### WORK TO DO
Reproduce every line of the data below word for word, keeping each character as it appears.

### MATERIALS PROVIDED
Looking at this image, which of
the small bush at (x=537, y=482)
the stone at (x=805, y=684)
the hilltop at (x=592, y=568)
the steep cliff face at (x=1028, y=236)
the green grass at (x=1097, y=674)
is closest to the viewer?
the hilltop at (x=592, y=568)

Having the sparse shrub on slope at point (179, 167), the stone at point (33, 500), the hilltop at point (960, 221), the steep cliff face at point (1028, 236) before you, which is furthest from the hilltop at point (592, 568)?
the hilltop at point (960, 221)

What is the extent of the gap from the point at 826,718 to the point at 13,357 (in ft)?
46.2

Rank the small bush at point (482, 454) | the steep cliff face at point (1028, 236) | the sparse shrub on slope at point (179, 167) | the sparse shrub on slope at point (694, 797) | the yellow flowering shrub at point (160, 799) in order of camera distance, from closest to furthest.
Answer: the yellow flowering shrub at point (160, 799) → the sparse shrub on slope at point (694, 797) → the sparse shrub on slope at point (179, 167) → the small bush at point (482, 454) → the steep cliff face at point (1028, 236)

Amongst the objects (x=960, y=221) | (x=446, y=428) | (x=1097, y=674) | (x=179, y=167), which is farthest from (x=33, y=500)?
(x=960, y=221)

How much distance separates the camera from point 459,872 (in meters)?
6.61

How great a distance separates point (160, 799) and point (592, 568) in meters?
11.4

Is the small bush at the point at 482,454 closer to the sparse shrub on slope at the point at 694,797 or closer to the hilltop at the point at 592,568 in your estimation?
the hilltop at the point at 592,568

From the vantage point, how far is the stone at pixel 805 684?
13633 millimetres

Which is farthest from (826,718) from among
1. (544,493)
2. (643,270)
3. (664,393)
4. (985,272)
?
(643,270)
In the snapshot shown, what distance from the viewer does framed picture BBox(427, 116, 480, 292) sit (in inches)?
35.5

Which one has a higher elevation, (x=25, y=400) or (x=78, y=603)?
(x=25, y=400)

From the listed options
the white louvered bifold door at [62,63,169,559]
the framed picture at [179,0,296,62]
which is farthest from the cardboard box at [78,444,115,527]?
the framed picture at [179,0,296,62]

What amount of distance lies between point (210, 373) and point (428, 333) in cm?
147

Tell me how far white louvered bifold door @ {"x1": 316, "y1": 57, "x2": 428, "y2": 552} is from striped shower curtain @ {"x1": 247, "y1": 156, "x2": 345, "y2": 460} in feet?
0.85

### OUTPUT OF THE EXERCISE
Looking at this image, which of
the small bush at (x=537, y=482)
the stone at (x=805, y=684)
the hilltop at (x=592, y=568)
the steep cliff face at (x=1028, y=236)
the green grass at (x=1097, y=674)
is closest to the viewer?
the hilltop at (x=592, y=568)

Having the sparse shrub on slope at point (179, 167), the stone at point (33, 500), the hilltop at point (960, 221), the steep cliff face at point (1028, 236) before you, which is furthest from the hilltop at point (592, 568)?
the hilltop at point (960, 221)

What is the extent of the gap from the point at 826,718 to the point at 13,357 (in ft)?
46.2

Rank the small bush at point (482, 454) | the steep cliff face at point (1028, 236) | the sparse shrub on slope at point (179, 167) | the sparse shrub on slope at point (694, 797) | the yellow flowering shrub at point (160, 799) in order of camera distance, from closest to furthest.
Answer: the yellow flowering shrub at point (160, 799) → the sparse shrub on slope at point (694, 797) → the sparse shrub on slope at point (179, 167) → the small bush at point (482, 454) → the steep cliff face at point (1028, 236)

Amongst the objects (x=960, y=221) | (x=446, y=428) | (x=1097, y=674) | (x=179, y=167), which is farthest from (x=33, y=500)?
(x=960, y=221)

How much distance separates the camera from point 459,872 (in meters)?
6.61

How great a distance separates point (160, 799) and point (592, 568) in meters?
11.4

Is the small bush at the point at 482,454 closer to the sparse shrub on slope at the point at 694,797 or closer to the hilltop at the point at 592,568 in your estimation?
the hilltop at the point at 592,568

From the vantage point, how far is the stone at pixel 805 684?
13633 millimetres

Which is farthest from (826,718) from among
1. (544,493)
2. (643,270)
3. (664,393)
4. (985,272)
?
(643,270)
In the snapshot shown, what distance from the viewer does framed picture BBox(427, 116, 480, 292) sit (in inches)?
35.5

Which one has a higher elevation, (x=25, y=400) or (x=78, y=603)?
(x=25, y=400)

From the listed options
the white louvered bifold door at [62,63,169,559]
the framed picture at [179,0,296,62]
which is farthest from the cardboard box at [78,444,115,527]?
the framed picture at [179,0,296,62]

What amount of distance lies between point (210, 373) and point (428, 333) in cm?
147

Tell me how far white louvered bifold door @ {"x1": 316, "y1": 57, "x2": 428, "y2": 552} is from striped shower curtain @ {"x1": 247, "y1": 156, "x2": 345, "y2": 460} in feet?
0.85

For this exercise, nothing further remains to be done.